# Using snakemake to highlight changes in multiple protein-protein interactions via PDBsum data

This notebook builds on some of the basics covered in [Using PDBsum data to highlight changes in protein-protein interactions](Using%20PDBsum%20data%20to%20highlight%20changes%20in%20protein-protein%20interactions.ipynb) in order to compare many combinations of protein-protein interactions of pairs of proteins in different structures.

----

The previous notebook, [Using PDBsum data to highlight changes in protein-protein interactions](Using%20PDBsum%20data%20to%20highlight%20changes%20in%20protein-protein%20interactions.ipynb), stepped through making reports about the interactions between two chains as they occur in two different, related structures.  
Is there a way to scale this up to make reports for many chains in several pairs of related structures?
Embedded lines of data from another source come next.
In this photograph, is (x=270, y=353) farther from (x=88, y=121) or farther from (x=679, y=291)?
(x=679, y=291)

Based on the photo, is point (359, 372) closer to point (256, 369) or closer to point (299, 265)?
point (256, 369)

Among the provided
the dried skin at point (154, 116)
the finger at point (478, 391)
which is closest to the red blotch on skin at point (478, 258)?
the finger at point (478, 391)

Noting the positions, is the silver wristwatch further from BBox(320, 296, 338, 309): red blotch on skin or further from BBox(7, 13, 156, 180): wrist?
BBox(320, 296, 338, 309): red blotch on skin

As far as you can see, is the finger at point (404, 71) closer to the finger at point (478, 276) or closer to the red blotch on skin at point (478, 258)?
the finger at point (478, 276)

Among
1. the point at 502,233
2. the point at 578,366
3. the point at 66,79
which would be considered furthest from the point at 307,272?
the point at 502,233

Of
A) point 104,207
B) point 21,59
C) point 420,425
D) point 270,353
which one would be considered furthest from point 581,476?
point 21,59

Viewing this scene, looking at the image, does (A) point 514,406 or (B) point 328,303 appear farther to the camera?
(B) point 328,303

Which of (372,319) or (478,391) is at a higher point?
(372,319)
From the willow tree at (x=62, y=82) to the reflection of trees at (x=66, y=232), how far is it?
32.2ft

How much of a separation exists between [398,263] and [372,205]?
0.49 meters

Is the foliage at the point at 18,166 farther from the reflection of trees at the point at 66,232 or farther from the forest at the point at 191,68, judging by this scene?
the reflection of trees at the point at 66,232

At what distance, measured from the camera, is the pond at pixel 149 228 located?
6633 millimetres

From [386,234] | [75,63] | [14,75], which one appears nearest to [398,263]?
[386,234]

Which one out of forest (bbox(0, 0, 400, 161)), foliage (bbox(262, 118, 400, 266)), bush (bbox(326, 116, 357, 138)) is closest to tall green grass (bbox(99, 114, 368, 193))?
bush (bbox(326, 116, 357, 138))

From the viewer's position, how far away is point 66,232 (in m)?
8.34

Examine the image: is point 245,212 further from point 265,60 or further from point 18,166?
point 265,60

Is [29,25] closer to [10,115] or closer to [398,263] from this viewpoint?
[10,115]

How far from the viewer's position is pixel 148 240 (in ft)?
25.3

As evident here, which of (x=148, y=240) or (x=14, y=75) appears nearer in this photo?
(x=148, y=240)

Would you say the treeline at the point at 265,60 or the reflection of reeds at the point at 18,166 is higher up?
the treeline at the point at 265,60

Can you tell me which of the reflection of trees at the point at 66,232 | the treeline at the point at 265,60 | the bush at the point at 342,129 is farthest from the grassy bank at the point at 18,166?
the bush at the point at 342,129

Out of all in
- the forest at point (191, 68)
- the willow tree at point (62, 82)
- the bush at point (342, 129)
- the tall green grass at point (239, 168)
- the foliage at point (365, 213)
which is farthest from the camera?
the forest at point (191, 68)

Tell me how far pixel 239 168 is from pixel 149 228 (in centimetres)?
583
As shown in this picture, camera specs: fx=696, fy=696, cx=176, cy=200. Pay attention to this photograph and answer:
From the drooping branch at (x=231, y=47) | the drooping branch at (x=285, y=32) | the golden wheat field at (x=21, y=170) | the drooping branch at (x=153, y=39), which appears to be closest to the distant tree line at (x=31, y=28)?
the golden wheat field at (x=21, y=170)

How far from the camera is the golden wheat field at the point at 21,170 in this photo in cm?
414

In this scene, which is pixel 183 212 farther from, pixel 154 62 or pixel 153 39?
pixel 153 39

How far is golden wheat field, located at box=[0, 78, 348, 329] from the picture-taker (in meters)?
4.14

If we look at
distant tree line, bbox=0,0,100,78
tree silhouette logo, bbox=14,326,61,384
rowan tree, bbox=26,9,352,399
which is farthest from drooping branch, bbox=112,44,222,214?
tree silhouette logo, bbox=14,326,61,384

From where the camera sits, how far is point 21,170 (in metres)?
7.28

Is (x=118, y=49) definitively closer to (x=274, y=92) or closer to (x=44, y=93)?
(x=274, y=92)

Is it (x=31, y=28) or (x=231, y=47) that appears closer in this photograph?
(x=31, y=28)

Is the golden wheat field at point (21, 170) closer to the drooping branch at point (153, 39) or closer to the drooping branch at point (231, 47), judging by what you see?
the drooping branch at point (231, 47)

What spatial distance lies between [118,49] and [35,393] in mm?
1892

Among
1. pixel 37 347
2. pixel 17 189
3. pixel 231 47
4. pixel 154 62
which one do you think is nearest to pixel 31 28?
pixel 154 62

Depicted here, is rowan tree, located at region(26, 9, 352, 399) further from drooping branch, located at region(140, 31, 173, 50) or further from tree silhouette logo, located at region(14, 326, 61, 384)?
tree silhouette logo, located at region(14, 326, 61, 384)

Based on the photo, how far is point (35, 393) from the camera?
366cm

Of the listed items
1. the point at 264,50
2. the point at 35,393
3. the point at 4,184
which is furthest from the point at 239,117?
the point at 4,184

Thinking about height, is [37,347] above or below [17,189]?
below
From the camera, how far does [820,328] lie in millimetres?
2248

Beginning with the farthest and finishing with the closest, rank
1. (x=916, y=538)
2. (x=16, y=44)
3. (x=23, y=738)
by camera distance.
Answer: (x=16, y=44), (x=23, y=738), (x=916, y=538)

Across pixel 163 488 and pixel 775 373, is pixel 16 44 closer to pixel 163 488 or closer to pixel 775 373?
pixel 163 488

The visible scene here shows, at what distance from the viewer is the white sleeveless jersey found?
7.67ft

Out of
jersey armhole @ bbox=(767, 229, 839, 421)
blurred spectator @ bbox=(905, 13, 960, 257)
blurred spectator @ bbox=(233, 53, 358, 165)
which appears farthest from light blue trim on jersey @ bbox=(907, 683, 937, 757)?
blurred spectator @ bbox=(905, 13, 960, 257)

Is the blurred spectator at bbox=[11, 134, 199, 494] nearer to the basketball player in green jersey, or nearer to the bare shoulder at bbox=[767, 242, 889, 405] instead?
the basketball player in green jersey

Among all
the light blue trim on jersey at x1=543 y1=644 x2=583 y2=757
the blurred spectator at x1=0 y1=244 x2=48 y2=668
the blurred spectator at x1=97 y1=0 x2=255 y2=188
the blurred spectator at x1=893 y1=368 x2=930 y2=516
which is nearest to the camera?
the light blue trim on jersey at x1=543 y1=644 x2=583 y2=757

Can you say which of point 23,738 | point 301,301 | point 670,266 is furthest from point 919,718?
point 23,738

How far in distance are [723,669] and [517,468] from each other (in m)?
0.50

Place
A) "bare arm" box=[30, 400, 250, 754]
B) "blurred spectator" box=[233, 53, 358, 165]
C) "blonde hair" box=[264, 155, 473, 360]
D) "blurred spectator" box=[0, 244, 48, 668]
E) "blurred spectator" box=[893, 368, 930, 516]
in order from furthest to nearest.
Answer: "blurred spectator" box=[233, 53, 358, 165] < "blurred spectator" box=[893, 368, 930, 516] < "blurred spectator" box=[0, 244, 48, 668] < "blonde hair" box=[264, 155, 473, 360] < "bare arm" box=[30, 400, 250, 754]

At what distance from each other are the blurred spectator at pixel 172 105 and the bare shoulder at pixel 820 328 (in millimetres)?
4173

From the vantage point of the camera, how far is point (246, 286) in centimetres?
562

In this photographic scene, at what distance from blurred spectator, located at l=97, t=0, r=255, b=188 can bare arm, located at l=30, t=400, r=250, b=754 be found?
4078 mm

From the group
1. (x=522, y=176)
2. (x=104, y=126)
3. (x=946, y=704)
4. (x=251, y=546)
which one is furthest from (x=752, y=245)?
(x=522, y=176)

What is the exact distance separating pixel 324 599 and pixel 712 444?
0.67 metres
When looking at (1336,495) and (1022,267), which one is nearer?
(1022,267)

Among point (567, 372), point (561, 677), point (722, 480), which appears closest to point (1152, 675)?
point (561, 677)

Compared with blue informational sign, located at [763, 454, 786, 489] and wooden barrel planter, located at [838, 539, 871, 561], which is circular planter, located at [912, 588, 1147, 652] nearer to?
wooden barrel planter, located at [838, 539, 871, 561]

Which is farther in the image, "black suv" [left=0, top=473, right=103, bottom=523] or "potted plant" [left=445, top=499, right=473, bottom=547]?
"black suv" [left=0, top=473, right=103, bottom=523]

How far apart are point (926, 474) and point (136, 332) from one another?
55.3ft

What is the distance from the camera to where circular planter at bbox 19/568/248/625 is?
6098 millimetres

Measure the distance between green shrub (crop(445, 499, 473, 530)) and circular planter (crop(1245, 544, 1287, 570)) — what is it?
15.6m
This may be especially helpful for the cases where the structures involved are large complexes and several pairs are of interest, such as all those pairs contributing interactions in a region of interest for a researcher.

This notebook spells out a way to do this with minimal effort. In fact, you only need knowledge of the PDB code identifiers of the structures you are interested in and the chain designations in each structure. You'll fill out a table to define the structures and chains and kick off the process and make Jupyter notebooks containing the reports for pair of protein-protein interactions.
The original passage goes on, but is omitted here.